## TASK PROMPT:
In the listing below, find the line with "Baby Kind Kurze Pumphose Shorts Affen" and copy every line from there up to and including the line with "chesapeake kitchen design", exactly and without pictures.

## RECORDS FOR THIS EXERCISE:
####################
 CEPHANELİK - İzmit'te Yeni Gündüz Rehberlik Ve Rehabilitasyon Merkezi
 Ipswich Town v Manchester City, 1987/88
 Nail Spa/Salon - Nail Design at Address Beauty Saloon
####################
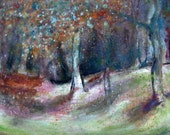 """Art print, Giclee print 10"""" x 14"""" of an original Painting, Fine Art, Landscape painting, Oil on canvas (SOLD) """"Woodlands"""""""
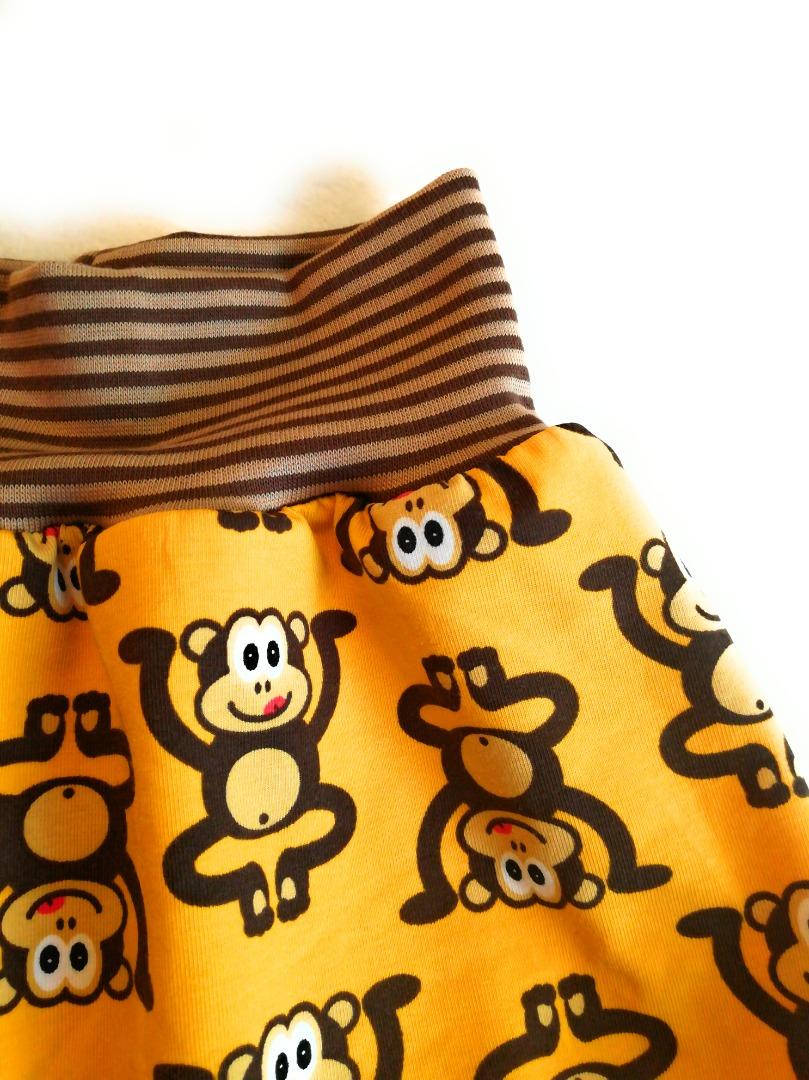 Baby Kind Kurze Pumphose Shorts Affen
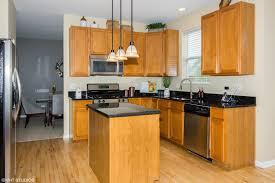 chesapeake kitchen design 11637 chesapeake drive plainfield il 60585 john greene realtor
####################
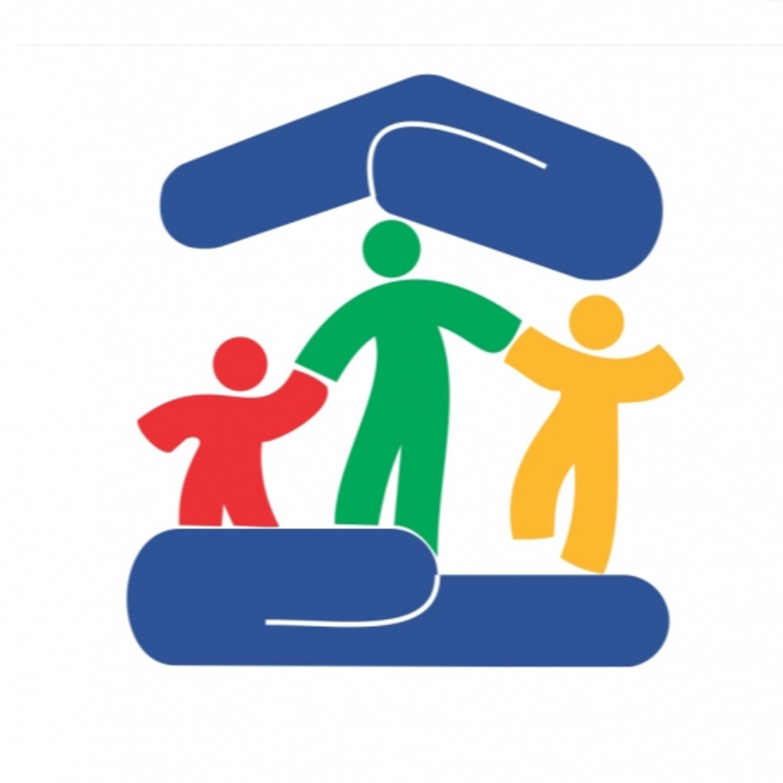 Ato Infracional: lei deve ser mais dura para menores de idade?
####################
## ANSWER BELOW:
 Baby Kind Kurze Pumphose Shorts Affen
 chesapeake kitchen design 11637 chesapeake drive plainfield il 60585 john greene realtor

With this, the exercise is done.